» ASSIGNMENT: Could you transcribe, word for word, the part of the blog post about the pizza place that opens with "We choose the" and closes with "She seems baffled."?
[EXTRACT PROVIDED — start]
Thursday, July 7, 2011

One Bad Apple

We choose the Pizza place, Sbarro. Not great food, but a known, and a known with plenty of seating at that.

We get in line. There are two people behind the counter. One appears to be jovially making pizzas, and one appears to be incompetently handling the small customer base. Three people in the party ahead of us, and me and Pat.

The counter is about 10 feet long, and Miss Buckteeth Bad Attitude is struggling to keep up with the orders. I am not sure what the issue is. A slice of this into the oven, a slice of that next to it. An a la carte plate of stuffed shells onto the tray with the pizza plates. She seems baffled.

Maybe it is because the kids in the party ahead of us keep returning to the back of the line where there is a bowl of toasted pizza dough balls free for the taking. A more clever, intellectually agile person would have a) not gotten the existing customer confused for a new one, and b) might have thought to move the bowl of freebies to the end of the counter by the register so people would naturally move toward it in line. But that would be asking for just a little too much ingenuity.

What Miss Buckteeth Bad Attitude (and let's add Weak Chin for completeness) does do is remain completely befuddled by two paying customers. Me and the mother in the crowd ahead of us. Sensory overload. About to short circuit.
[EXTRACT PROVIDED — finish]
[DATA — start]
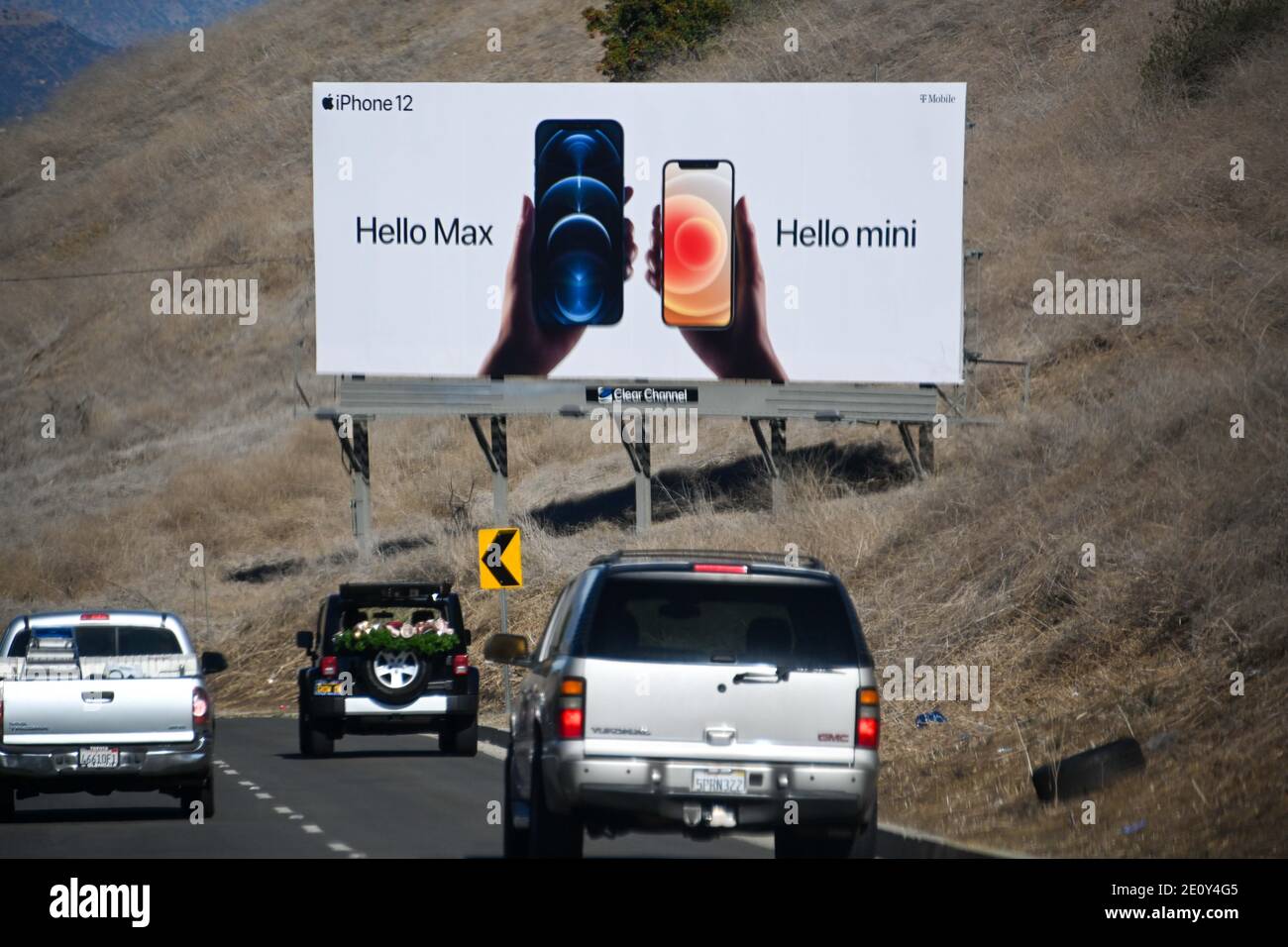 Apple iPhone 12 billboards are seen on La Brea Ave, Wednesday, Dec. 30, 2020 in Inglewood, Calif. (Dylan Stewart/Image of Sport) Stock Photo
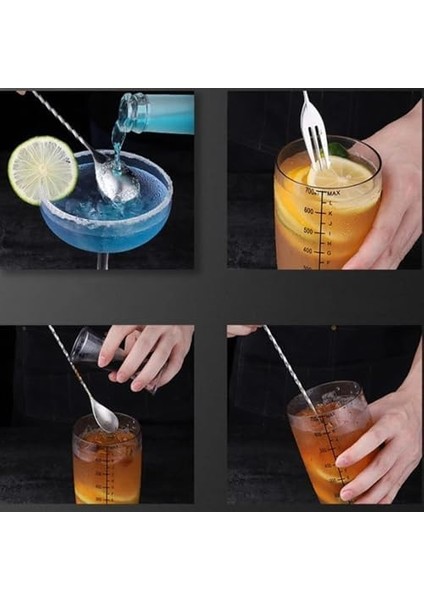 304 Çelik 32 cm Çift Başlı Barmen Kokteyl Karıştırma Kaşığı Profesyonel Şık fiyatları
[DATA — finish]
» THE ANSWER:
We choose the Pizza place, Sbarro. Not great food, but a known, and a known with plenty of seating at that.

We get in line. There are two people behind the counter. One appears to be jovially making pizzas, and one appears to be incompetently handling the small customer base. Three people in the party ahead of us, and me and Pat.

The counter is about 10 feet long, and Miss Buckteeth Bad Attitude is struggling to keep up with the orders. I am not sure what the issue is. A slice of this into the oven, a slice of that next to it. An a la carte plate of stuffed shells onto the tray with the pizza plates. She seems baffled.